» **Instruction**
Reproduce everything from the line containing "From the photographer's" down to the end of the listing, renaming "curb" to "sidewalk edge" and leaving all else unchanged.

(Image-based spatial reasoning data)
################
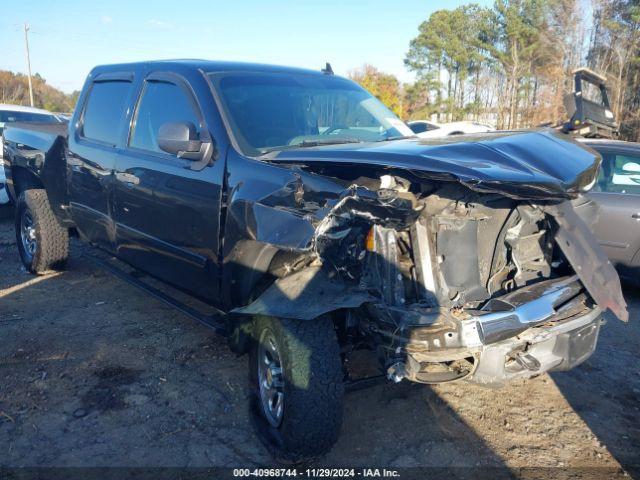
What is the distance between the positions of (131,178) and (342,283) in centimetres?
208

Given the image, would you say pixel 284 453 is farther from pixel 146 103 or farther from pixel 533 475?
pixel 146 103

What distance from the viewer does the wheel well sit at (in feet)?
18.7

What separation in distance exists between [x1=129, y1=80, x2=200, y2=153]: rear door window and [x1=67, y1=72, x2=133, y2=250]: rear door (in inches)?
9.0

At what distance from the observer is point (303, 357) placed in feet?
8.54

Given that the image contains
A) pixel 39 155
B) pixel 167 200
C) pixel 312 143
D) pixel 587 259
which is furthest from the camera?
pixel 39 155

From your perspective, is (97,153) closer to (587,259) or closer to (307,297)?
(307,297)

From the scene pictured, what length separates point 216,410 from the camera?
327cm

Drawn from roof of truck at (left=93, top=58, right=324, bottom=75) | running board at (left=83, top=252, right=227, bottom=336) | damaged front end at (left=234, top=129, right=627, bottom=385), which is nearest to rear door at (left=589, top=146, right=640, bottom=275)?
damaged front end at (left=234, top=129, right=627, bottom=385)

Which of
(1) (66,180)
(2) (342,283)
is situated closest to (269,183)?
(2) (342,283)

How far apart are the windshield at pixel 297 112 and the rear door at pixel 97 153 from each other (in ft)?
3.82

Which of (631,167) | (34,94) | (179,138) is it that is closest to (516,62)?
(631,167)

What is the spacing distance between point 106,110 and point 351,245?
2979 mm

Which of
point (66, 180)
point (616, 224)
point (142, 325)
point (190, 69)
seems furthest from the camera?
point (616, 224)

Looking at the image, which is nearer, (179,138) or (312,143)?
(179,138)
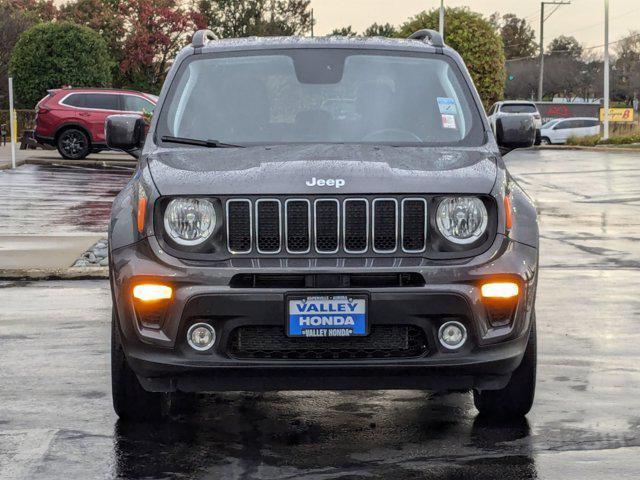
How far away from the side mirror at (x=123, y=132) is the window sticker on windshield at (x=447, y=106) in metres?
1.64

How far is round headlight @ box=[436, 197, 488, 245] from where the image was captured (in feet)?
18.8

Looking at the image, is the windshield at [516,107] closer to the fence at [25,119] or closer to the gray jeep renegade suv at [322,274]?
the fence at [25,119]

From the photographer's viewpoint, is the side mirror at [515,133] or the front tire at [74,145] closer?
the side mirror at [515,133]

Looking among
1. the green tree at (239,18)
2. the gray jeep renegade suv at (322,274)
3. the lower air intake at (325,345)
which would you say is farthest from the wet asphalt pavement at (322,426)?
the green tree at (239,18)

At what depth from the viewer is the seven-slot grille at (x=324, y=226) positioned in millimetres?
5656

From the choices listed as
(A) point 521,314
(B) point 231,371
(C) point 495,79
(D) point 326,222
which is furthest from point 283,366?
(C) point 495,79

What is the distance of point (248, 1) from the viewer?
76375mm

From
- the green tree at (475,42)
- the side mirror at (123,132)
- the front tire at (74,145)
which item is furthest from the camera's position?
the green tree at (475,42)

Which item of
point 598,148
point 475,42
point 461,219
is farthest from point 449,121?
point 475,42

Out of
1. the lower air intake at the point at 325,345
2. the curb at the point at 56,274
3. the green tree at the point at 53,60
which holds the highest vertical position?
the green tree at the point at 53,60

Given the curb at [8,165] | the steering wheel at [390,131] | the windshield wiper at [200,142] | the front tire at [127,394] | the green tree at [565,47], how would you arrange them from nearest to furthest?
################
» **Written reply**
From the photographer's viewpoint, is the side mirror at [515,133] or the front tire at [74,145] closer?
the side mirror at [515,133]

Looking among
1. the green tree at (239,18)
2. the gray jeep renegade suv at (322,274)
3. the lower air intake at (325,345)
which would you say is farthest from the wet asphalt pavement at (322,426)?
the green tree at (239,18)

At what depth from the viewer is the seven-slot grille at (x=324, y=226) positioned in millimetres?
5656

From the choices listed as
(A) point 521,314
(B) point 231,371
(C) point 495,79
(D) point 326,222
which is furthest from point 283,366?
(C) point 495,79

What is the distance of point (248, 1) from the viewer?
76375mm

From
- the green tree at (475,42)
- the side mirror at (123,132)
- the front tire at (74,145)
which item is furthest from the camera's position?
the green tree at (475,42)

Which item of
point 598,148
point 475,42
point 461,219
is farthest from point 449,121?
point 475,42

Out of
1. the lower air intake at the point at 325,345
2. the sidewalk edge at the point at 56,274
3. the green tree at the point at 53,60
which holds the highest vertical position?
the green tree at the point at 53,60

Given the sidewalk edge at [8,165] | the steering wheel at [390,131] | the windshield wiper at [200,142] | the front tire at [127,394] | the green tree at [565,47], how would you arrange them from nearest to furthest?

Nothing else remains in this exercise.